Duygulandığı hissedilen Davutoğlu’nun konuşması esnasında
sesinin titremesi dikkat çekti.
Konuşma genel itibariyle; “duygu" yüklüydü..
Veda niteliğinde bir konuşma olarak kayıtlara geçti
diyebilirim..
İcraatları anlatarak konuşmasına başladı.
Görev süresi içinde, partide ihtilaflar yaşanmadığının ve
herhangi bir istifanın da olmadığının altını çizdi.
Erdoğan'ın Cumhurbaşkanı olmasının ardından AK Parti'nin
akıbetinin ANAP gibi olup olmayacağı uzun süre tartışılmıştı.
Davutoğlu, bu konudaki gösterdiği hassasiyeti aktardı..
Erdoğan gibi bir karizmatik liderin arkasından partinin
başına geçmenin yükünün ağır olduğunu söyledi.
Turgut Özal-ANAP örneğine vurgu yaptı.
Ama her şeye rağmen Partinin omurgasından, yapısından bir
şey kaybetmediğini söyledi.
***
Özellikle Cumhurbaşkanı Erdoğan’la ilgili kişisel
ilişkiler bağlamında yorum yapıp yapmayacağı, yaparsa ne söyleyeceği günün en
çok merak edilen konularındandı.
Bu noktada da net konuştu..
Erdoğan’ın onurunun kendi onuru olduğunu ifade etti.
“Hiç kimse benim ağzımdan Cumhurbaşkanı adına hiçbir
şekilde kötü bir söz duyamayacak.
Onun ailesi benim ailemdir, hiç kimse fitne kapısı
aralamaya çalışmasın” dedi.
Partinin, "tüm yapılarına" teşekkür yağdırdı.
Erdoğan, Davutoğlu’nun açıklamasından hemen önce
“Başbakan’ın kendi kararı, hayırlı olsun” demişti.
Davutoğlu MKYK’da yaşananları hatırlatarak bir anlamda bu
kararı kendisinin aldığını teyit etti.
***
Davutoğlu’nun konuşmasında en çok dikkat çeken noktalarda
birisi de, yaşadığı kırgınlığı ifade etmesi oldu.
MKYK'da yaşananlarla ilgili “refiklik açısından doğru
değildi.

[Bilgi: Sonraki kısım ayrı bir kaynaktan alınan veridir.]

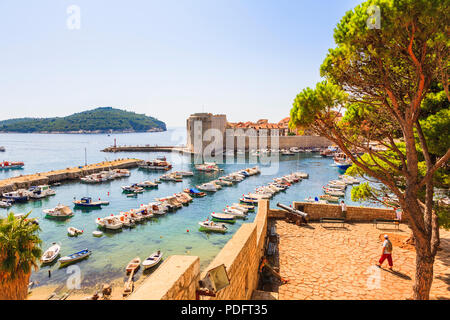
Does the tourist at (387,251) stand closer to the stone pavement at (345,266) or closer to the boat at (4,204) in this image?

Refik değişmektense genel başkan değişikliğini doğru buldum” diyen
Davutoğlu, bunun değişik yorumlara sebep olacağını düşündüğü için aday olmama
kararı aldığını söyledi.
Son olarak Davutoğlu, herkese kendi hakkını helal
ettiğini belirterek, herkesten de helallik istedi.
Davutoğlu’nun konuşması boyunca bazı AK Partililerin
gözyaşlarına hakim olamadığı gözlendi.
Özellikle AK Parti Konya Milletvekili Kerim Özkul'un
gözyaşları uzun süre ekranlara yansıdı.